Nicholas has said he hopes Derek Draper, 52 – husband of GMB host Kate Garraway, 53 – beats his record as the British patient who returns home after the longest stay in hospital with Covid-19 , The Times reports.
‘DARK PHASE’
Derek, 52, was admitted to hospital with Covid on March 30 last year, but is still seriously ill in intensive care.
Dad-of-two Nicholas told ABC 30 News after leaving hospital: “I went through a dark phrase where psychologically there were issues I had to deal with.
“It was a tough journey but, we’ve got where we are.”
He added: “With the support of my wife, and the thought of going back to my kids.”
Dr Biswajit Kar, a cardiologist who treated Mr Synnott, said: “Every organ of his body was affected by Covid-19.
“But yet, because his health was so good as a pilot prior to the illness, he could sustain all this and survive something as serious as this.”

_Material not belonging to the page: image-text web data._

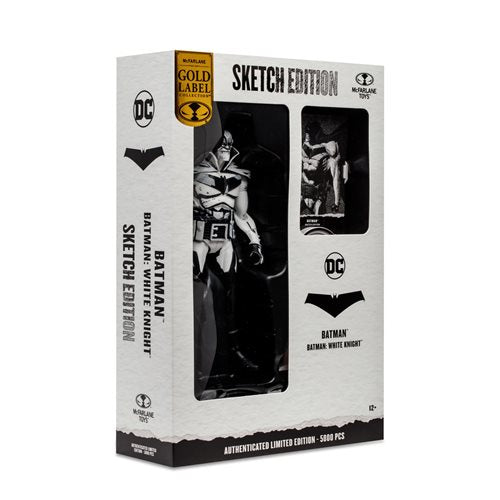 DC Multiverse White Knight Sketch Edition Gold Label 7" Action Figure EE Exclusive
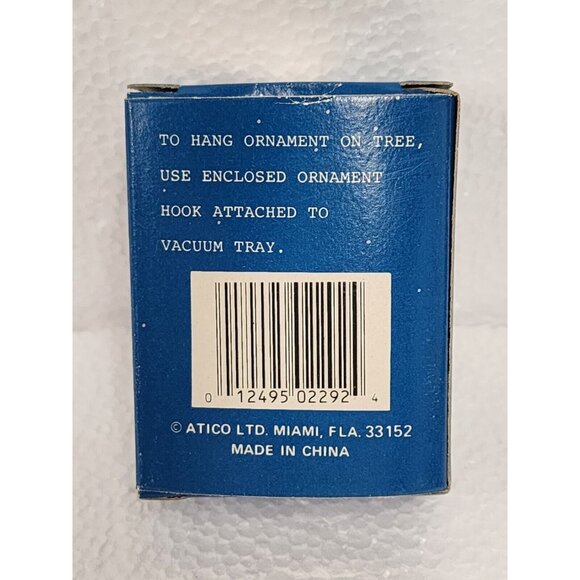 Vintage Style mini Christmas drummer boy ornament - Picture 2 of 2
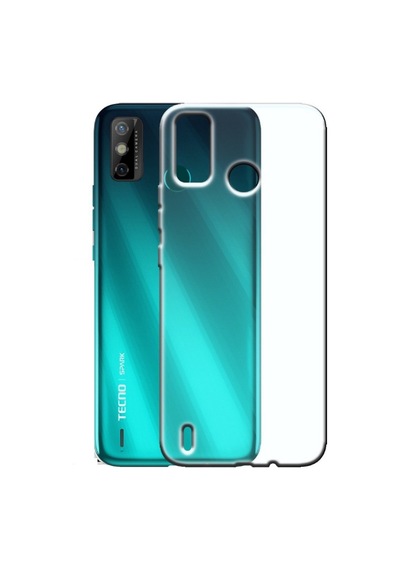 Smcase Tecno Spark 6 Go Kılıf Tpu Süper Silikon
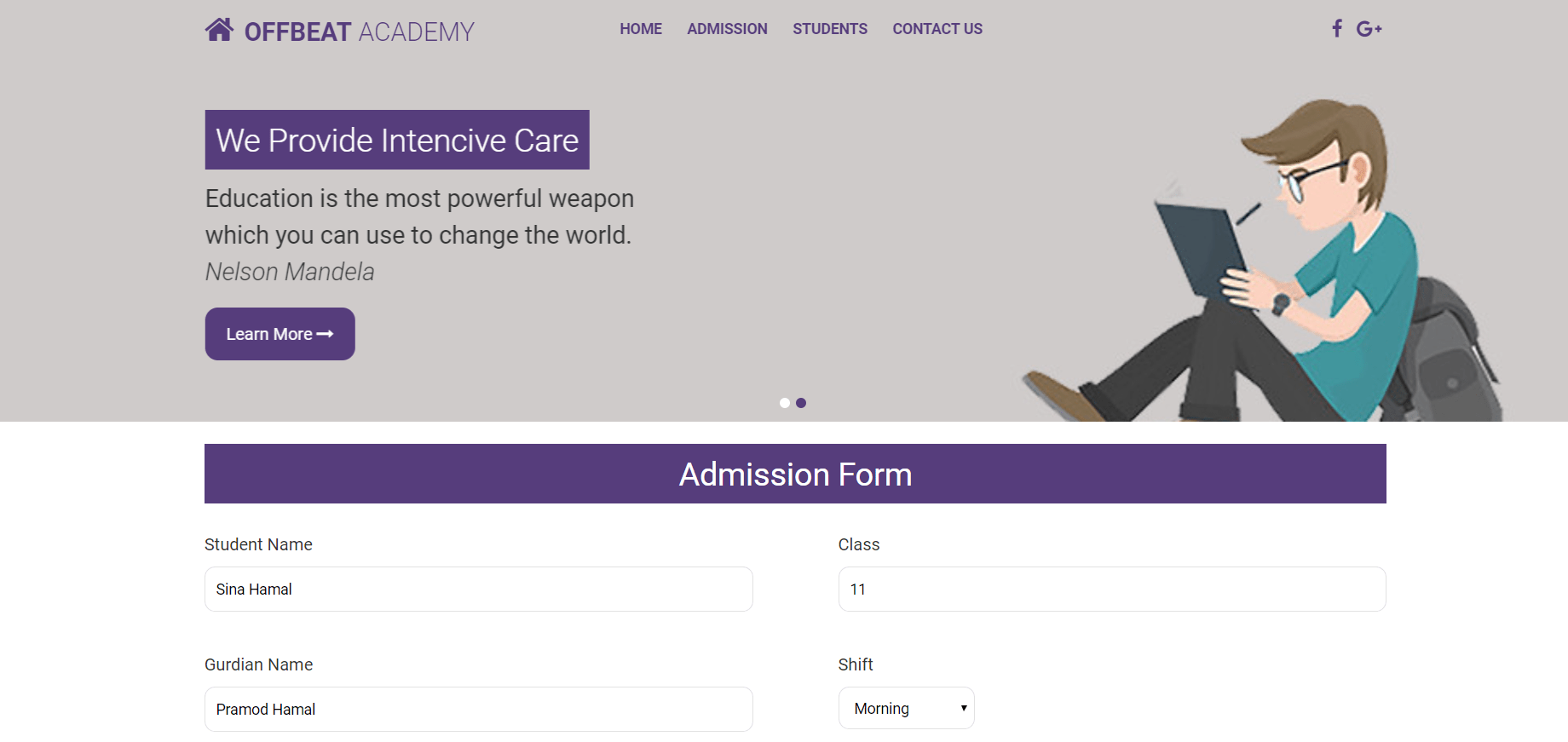 Screenshot 57 - STUDENT ADMISSION SYSTEM IN PHP WITH SOURCE CODE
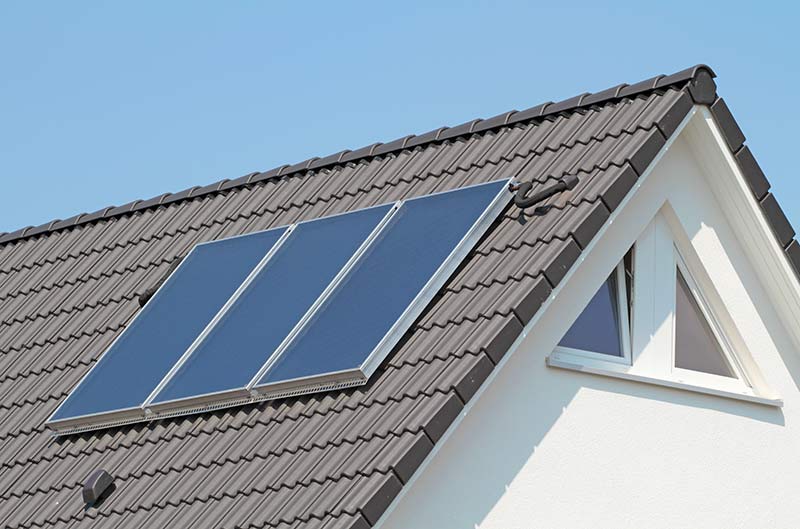 Solarthermie für zu Hause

Nicholas said he hopes to return to Houston to visit the zoo which he could see every day from his hospital window.
Doctors believe his good health as a pilot and his wife’s care helped him survive
Memorial Hermann’s Dr. Bindu Akkanti said. “There was always a question, ‘Is he even in there?’
“Given the enormous number of the medications the other multi-organ issues that were happening.
“I think all of us on our team agreed that it was his wife.”